Re: [SPAM] Re: WAL directory size calculation - Mailing list pgsql-general

From FarjadFarid\(ChkNet\)
Subject Re: [SPAM] Re: WAL directory size calculation
Date
Msg-id 002101d1e97d$c19a6540$44cf2fc0$@checknetworks.com
Whole thread Raw
In response to Re: [SPAM] Re: WAL directory size calculation  (Moreno Andreo <moreno.andreo@evolu-s.it>)
Responses Re: [SPAM] Re: WAL directory size calculation  (Moreno Andreo <moreno.andreo@evolu-s.it>)
List pgsql-general

 

The question to ask is what benefit would you gain by saving BLOB object on a database than on say a flat file server or url on an ftp server? Specially larger ones.

 

BLOB’s cause a lot problem for all DBs. Not unless the DB engine can understand their structure and process them. It is not worth the effort.

It can hit the DB performance in Indexing, backups, migrations and load balancing.  

 

Hope this helps.

 

 

 

From: pgsql-general-owner@postgresql.org [mailto:pgsql-general-owner@postgresql.org] On Behalf Of Moreno Andreo
Sent: 29 July 2016 10:19
To: pgsql-general@postgresql.org
Subject: Re: [SPAM] Re: [GENERAL] WAL directory size calculation

 

Il 29/07/2016 10:43, John R Pierce ha scritto:

 

Aside of this, I'm having 350 DBs that sum up a bit more than 1 TB, and plan
to use wal_level=archive because I plan to have a backup server with barman.

 

With that many databases with that so many objects

350 DBs with about 130 tables and a bunch of sequences each, for the sake of precision.
With extensive use of BLOBs.


and undoubtable client connections,

Yes, that's another big problem... we run normally between 500 and 700 concurrent connections... I had to set max_connections=1000, the whole thing grew up faster than we were prepared for...


I'd want to spread that across a cluster of smaller servers.

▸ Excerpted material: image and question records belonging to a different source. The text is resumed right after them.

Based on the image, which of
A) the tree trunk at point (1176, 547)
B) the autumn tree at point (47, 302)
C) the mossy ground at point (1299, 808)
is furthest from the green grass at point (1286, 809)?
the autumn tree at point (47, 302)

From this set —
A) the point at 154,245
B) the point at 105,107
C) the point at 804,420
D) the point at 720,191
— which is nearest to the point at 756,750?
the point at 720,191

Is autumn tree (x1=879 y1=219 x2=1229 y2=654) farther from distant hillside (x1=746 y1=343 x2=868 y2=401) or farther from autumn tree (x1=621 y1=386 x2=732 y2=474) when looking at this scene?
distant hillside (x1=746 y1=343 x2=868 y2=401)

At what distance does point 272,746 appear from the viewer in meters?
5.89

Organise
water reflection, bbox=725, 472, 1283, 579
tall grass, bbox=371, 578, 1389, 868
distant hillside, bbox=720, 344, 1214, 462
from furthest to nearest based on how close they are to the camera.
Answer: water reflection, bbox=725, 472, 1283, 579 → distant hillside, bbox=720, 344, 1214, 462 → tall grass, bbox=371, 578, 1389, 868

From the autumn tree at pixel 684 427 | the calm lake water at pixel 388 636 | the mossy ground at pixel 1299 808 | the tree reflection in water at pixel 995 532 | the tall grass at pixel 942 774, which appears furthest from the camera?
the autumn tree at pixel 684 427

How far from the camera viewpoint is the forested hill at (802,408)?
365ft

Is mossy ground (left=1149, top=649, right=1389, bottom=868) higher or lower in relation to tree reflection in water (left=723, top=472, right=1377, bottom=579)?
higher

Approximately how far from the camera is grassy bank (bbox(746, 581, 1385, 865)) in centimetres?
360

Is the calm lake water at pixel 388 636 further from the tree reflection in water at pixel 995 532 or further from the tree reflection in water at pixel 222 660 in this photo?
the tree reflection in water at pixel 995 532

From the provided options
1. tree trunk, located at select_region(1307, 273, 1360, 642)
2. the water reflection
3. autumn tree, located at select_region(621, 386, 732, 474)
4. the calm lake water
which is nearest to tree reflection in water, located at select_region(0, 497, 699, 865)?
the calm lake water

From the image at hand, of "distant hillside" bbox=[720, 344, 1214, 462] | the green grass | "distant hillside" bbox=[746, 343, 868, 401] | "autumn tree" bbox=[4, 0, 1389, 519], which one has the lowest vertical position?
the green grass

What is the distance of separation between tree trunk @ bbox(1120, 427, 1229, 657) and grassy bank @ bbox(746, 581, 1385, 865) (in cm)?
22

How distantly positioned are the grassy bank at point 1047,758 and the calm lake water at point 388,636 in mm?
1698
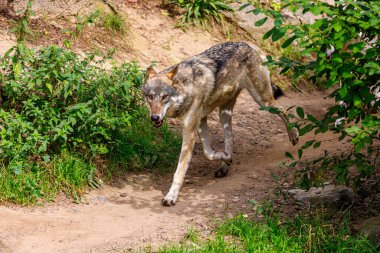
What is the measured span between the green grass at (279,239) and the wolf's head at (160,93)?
1646 mm

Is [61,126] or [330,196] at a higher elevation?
[61,126]

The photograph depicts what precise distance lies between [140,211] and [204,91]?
5.47 feet

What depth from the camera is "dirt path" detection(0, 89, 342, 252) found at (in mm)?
5941

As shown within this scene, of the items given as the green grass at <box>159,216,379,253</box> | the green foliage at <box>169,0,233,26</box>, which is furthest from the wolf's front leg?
the green foliage at <box>169,0,233,26</box>

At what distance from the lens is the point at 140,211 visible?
695 centimetres

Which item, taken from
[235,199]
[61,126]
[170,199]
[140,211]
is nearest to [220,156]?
[235,199]

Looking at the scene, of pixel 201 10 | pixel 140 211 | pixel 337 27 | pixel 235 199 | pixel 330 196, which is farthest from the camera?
pixel 201 10

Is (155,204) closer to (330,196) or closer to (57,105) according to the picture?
(57,105)

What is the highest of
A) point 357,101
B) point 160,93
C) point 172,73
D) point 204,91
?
point 357,101

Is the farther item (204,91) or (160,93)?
(204,91)

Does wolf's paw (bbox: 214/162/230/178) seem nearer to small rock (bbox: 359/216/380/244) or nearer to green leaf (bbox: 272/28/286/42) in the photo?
small rock (bbox: 359/216/380/244)

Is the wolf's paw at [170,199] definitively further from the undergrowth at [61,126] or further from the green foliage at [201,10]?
the green foliage at [201,10]

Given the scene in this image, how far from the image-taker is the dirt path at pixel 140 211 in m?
5.94

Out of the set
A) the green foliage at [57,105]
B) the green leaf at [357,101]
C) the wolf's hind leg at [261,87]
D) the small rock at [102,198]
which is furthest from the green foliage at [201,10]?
the green leaf at [357,101]
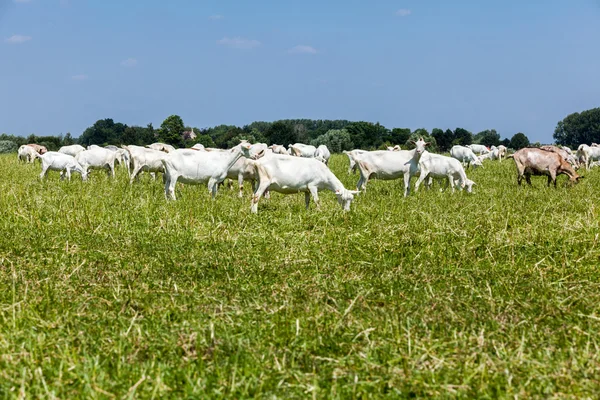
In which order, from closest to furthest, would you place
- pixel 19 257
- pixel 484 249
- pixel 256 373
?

That will be step 2... while migration is running (and will run for some months, we have to plan migration with users) I'll test putting another one or two machines in cluster, make some test cases, and when ready, databases will be migrated on other machines, too.
I posted a question about this some months ago, and I was told that one solution would be to set the servers to be master on some databases and slave on others, so we can have a better load balancing (instead of having all writes on the sole master, we split among all masters depending on which database is getting the write command, especially when having to write BLOBs that can be some megabytes in size).
I don't know to achieve this, but I will find a way somewhere.


just sayin...

ideas are always precious and welcome.